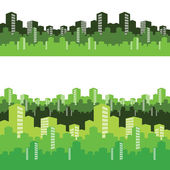 Green city, vector illustration, background — Stock Vector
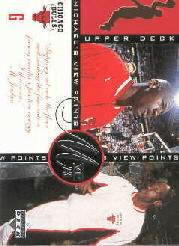 1996-97 Upper Deck Jordan's Viewpoints #VP2 Michael Jordan/MJ on entering the arena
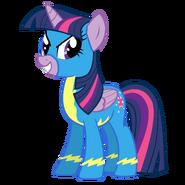Twilight Sparkle the Wonderbolt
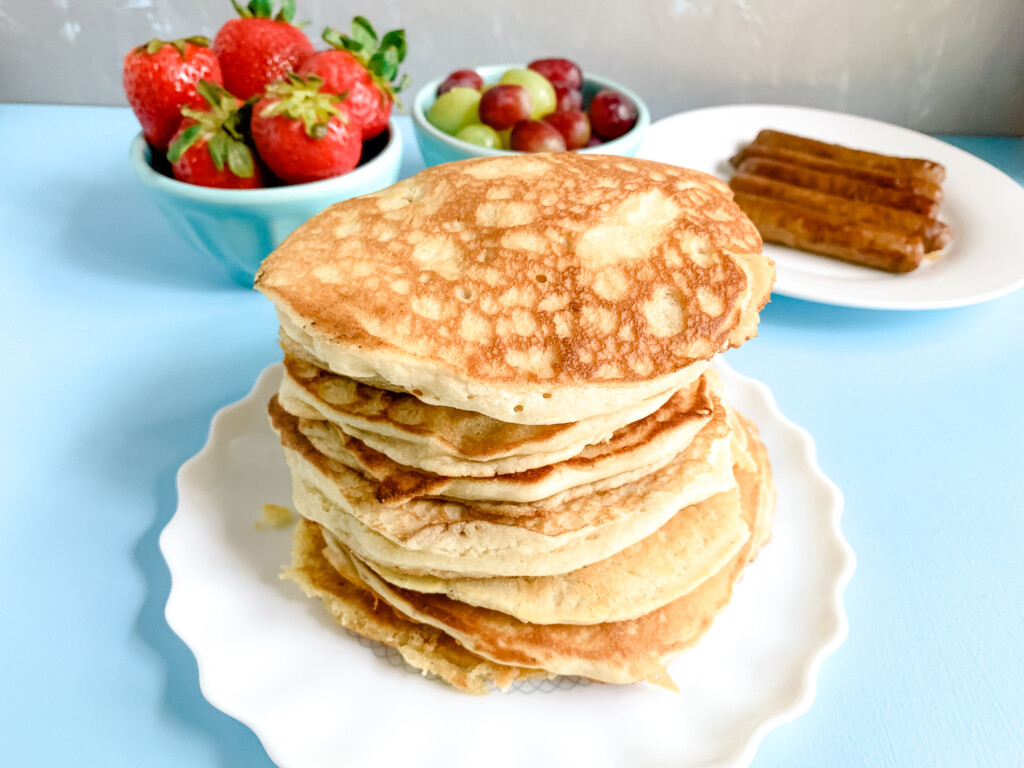 Sourdough-Pancakes-Strawberries-Fresh-Fruit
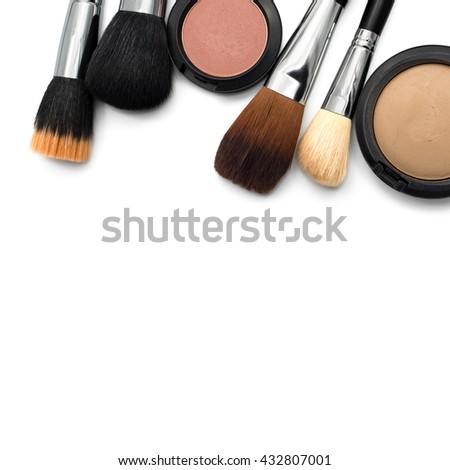Makeup brushes for face, pink blush and pressed powder isolated on white background with copy space - stock photo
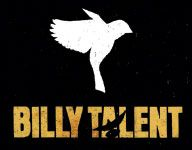 Billy Talent <3 Music Is Life, My Music, She Belongs To Me, Billy Talent, State Champs, Blink 182, Music People, Emo Goth, My Chemical Romance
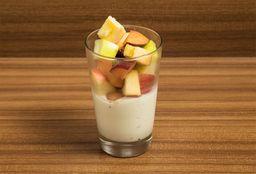 Yogurt Caribe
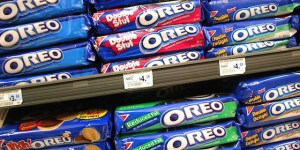 These Are The New Oreos Your Girlfriend Will Be Eating Next Week Because She Thinks They're 'Better For Her'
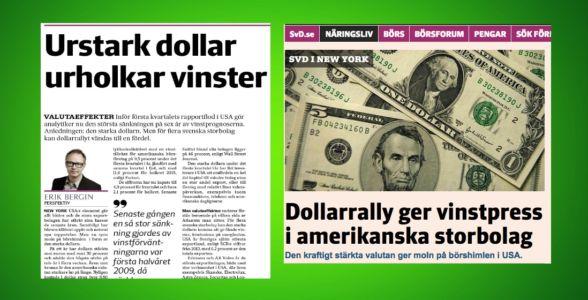 Dollar-puff-artikel-nliv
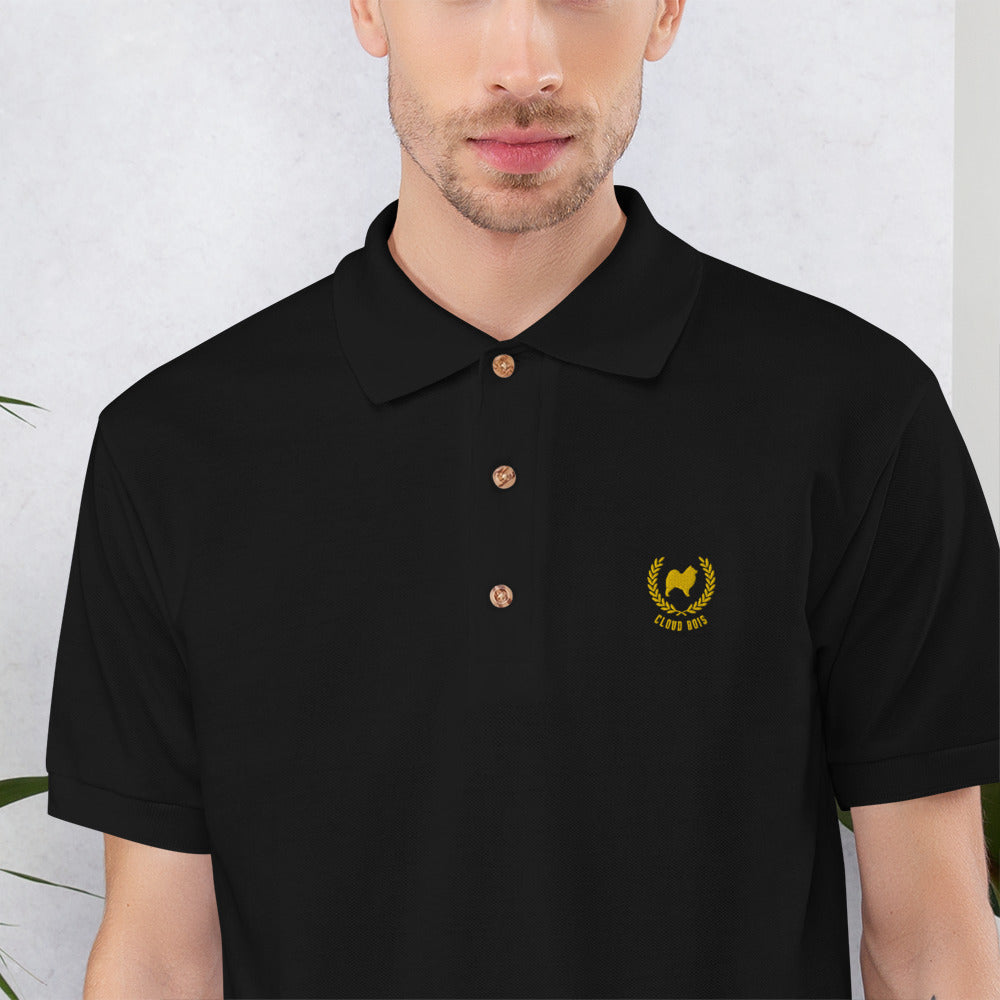 Cloud Bois Embroidered Polo Shirt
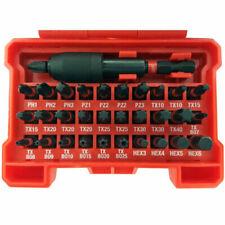 Milwaukee SHOCKWAVE Impact Duty Driver Drill Bit set (32 pc) 4932464240 in Case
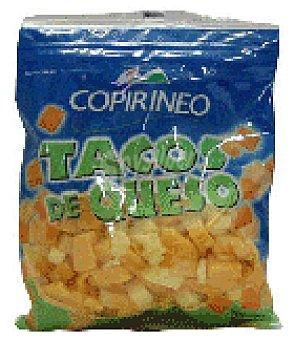 Copirineo Queso tacos ensalada 200 GRS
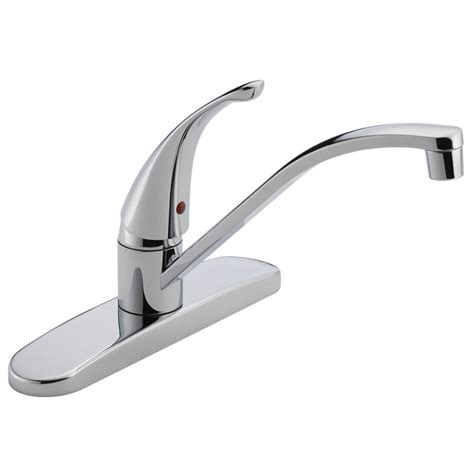 Kitchen Faucets Rona by Kitchen Faucet Rona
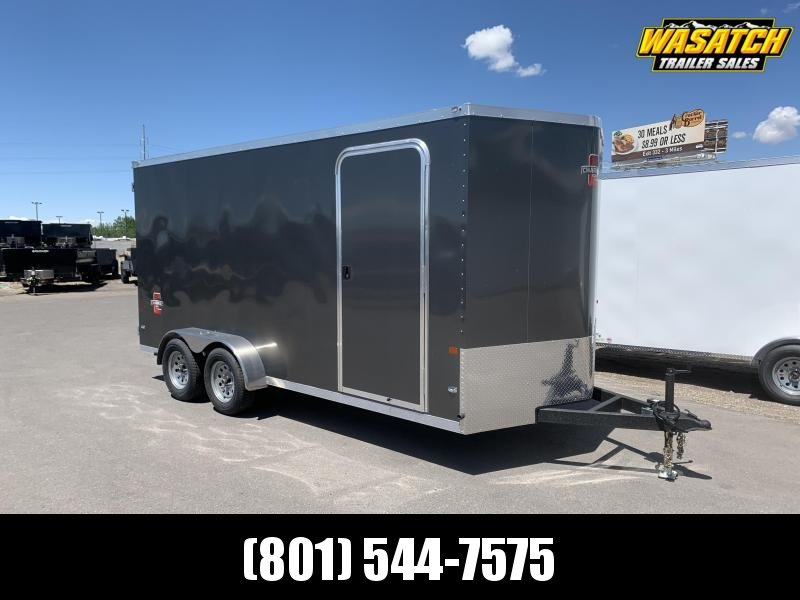 Charmac 7x16 Stealth Enclosed Cargo Trailer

**Exercise aim**. The lines to be quoted run from the line containing "Dollar-puff-artikel-nliv" through the end of the entries above, both included; quote them exactly and leave out any pictures.

**Answer space**.
 Dollar-puff-artikel-nliv
 Cloud Bois Embroidered Polo Shirt
 Milwaukee SHOCKWAVE Impact Duty Driver Drill Bit set (32 pc) 4932464240 in Case
 Copirineo Queso tacos ensalada 200 GRS
 Kitchen Faucets Rona by Kitchen Faucet Rona
 Charmac 7x16 Stealth Enclosed Cargo Trailer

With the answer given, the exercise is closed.